Source extract —
++++++++

I spent a long time pondering how to make it work, but all my solutions involved heavy testing with WebGL and GPGPU, which seemed like it would require too much code for a simple proof of concept. That’s when TSL (Three.js Shader Language) came into play. With its Compute Shaders, I was able to compute arrays and feed the results into materials, making it easier to test ideas quickly and efficiently. This allowed me to accomplish the task without much time lost.
Now, let’s dive into the step-by-step process of building the particle system, from setting up the environment to creating the trails and achieving that fluid movement.
Step 1: Set Up the Particle System
First, we’ll define the necessary uniforms that will be used to create and control the particles in the system.
uniforms = { color: uniform( new THREE.Color( 0xffffff ).setRGB( 1, 1, 1 ) ), size: uniform( 0.489 ), uFlowFieldInfluence: uniform( 0.5 ), uFlowFieldStrength: uniform( 3.043 ), uFlowFieldFrequency: uniform( 0.207 ), }
Next, create the variables that will define the parameters of the particle system. The “tails_count” variable determines how many segments each snake will have, while the “particles_count” defines the total number of segments in the scene. The “story_count” variable represents the number of frames used to store the position data for each segment. Increasing this value will increase the distance between segments, as we will store the position history of each one. The “story_snake” variable holds the history of one snake, while “full_story_length” stores the history for all snakes. These variables will be enough to bring the concept to life.
tails_count = 7 // n-1 point tails particles_count = this.tails_count * 200 // need % tails_count story_count = 5 // story for 1 position story_snake = this.tails_count * this.story_count full_story_length = ( this.particles_count / this.tails_count ) * this.story_snake
Next, we need to create the buffers required for the computational shaders. The most important buffer to focus on is the “positionStoryBuffer,” which will store the position history of all segments. To understand how it works, imagine a train: the head of the train sets the direction, and the cars follow in the same path. By saving the position history of the head, we can use that data to determine the position of each car by referencing its position in the history.
const positionsArray = new Float32Array( this.particles_count * 3 ) const lifeArray = new Float32Array( this.particles_count ) const positionInitBuffer = instancedArray( positionsArray, 'vec3' ); const positionBuffer = instancedArray( positionsArray, 'vec3' ); // Tails const positionStoryBuffer = instancedArray( new Float32Array( this.particles_count * this.tails_count * this.story_count ), 'vec3' ); const lifeBuffer = instancedArray( lifeArray, 'float' );
Now, let’s create the particle system with a material. I chose a standard material because it allows us to use an emissiveNode, which will interact with Bloom effects. For each segment, we’ll use a sphere and disable frustum culling to ensure the particles don’t accidentally disappear off the screen.
const particlesMaterial = new THREE.MeshStandardNodeMaterial( { metalness: 1.0, roughness: 0 } ); particlesMaterial.emissiveNode = color(0x00ff00) const sphereGeometry = new THREE.SphereGeometry( 0.1, 32, 32 ); const particlesMesh = this.particlesMesh = new THREE.InstancedMesh( sphereGeometry, particlesMaterial, this.particles_count ); particlesMesh.instanceMatrix.setUsage( THREE.DynamicDrawUsage ); particlesMesh.frustumCulled = false; this.scene.add( this.particlesMesh )

++++++++

Raw data —
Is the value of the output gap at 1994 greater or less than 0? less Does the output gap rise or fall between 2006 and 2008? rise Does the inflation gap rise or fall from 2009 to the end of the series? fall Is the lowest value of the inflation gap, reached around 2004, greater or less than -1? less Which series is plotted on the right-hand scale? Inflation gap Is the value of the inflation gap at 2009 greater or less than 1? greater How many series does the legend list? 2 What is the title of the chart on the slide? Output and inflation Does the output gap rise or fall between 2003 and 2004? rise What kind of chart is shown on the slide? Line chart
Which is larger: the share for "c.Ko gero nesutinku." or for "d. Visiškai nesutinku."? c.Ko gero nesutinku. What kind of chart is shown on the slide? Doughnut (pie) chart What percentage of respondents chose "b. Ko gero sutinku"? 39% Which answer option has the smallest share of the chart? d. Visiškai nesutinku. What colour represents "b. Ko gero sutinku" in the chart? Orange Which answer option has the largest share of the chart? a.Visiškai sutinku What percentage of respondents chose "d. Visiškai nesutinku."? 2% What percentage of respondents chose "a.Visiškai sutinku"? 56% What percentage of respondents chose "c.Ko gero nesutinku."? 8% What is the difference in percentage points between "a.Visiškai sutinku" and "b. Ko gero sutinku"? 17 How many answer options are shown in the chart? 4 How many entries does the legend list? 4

++++++++

Check your understanding —
A - Say whether each statement below agrees with the particle system tutorial. For each, answer yes or no and quote the words from the tutorial that decide it.
(i) The "story_count" variable sets how many segments each snake has.
(ii) A standard material was picked because it allows an emissiveNode.
(iii) Frustum culling is turned on for the spheres.
B - Resume the particle system tutorial after its last line of code.

Responses to the exercise —
A -
(i) No: "The “tails_count” variable determines how many segments each snake will have"
(ii) Yes: "I chose a standard material because it allows us to use an emissiveNode, which will interact with Bloom effects."
(iii) No: "disable frustum culling to ensure the particles don’t accidentally disappear off the screen."

B -
Step 2: Initialize Particle Positions
To initialize the positions of the particles, we’ll use a computational shader to reduce CPU usage and speed up page loading. We randomly generate the particle positions, which form a pseudo-cube shape. To keep the particles always visible on screen, we assign them a lifetime after which they disappear and won’t reappear from their starting positions. The “cycleStep” helps us assign each snake its own random positions, ensuring the tails are generated in the same location as the head. Finally, we send this data to the computation process.
const computeInit = this.computeInit = Fn( () => { const position = positionBuffer.element( instanceIndex ) const positionInit = positionInitBuffer.element( instanceIndex ); const life = lifeBuffer.element( instanceIndex ) // Position position.xyz = vec3( hash( instanceIndex.add( uint( Math.random() * 0xffffff ) ) ), hash( instanceIndex.add( uint( Math.random() * 0xffffff ) ) ), hash( instanceIndex.add( uint( Math.random() * 0xffffff ) ) ) ).sub( 0.5 ).mul( vec3( 5, 5, 5 ) ); // Copy Init positionInit.assign( position ) const cycleStep = uint( float( instanceIndex ).div( this.tails_count ).floor() ) // Life const lifeRandom = hash( cycleStep.add( uint( Math.random() * 0xffffff ) ) ) life.assign( lifeRandom ) } )().compute( this.particles_count ); this.renderer.computeAsync( this.computeInit ).then( () => { this.initialCompute = true } )
Initialization of particle position Step 3: Compute Position History
For each frame, we compute the position history for each segment. The key aspect of the “computePositionStory” function is that new positions are recorded only from the head of the snake, and all positions are shifted one step forward using a queue algorithm.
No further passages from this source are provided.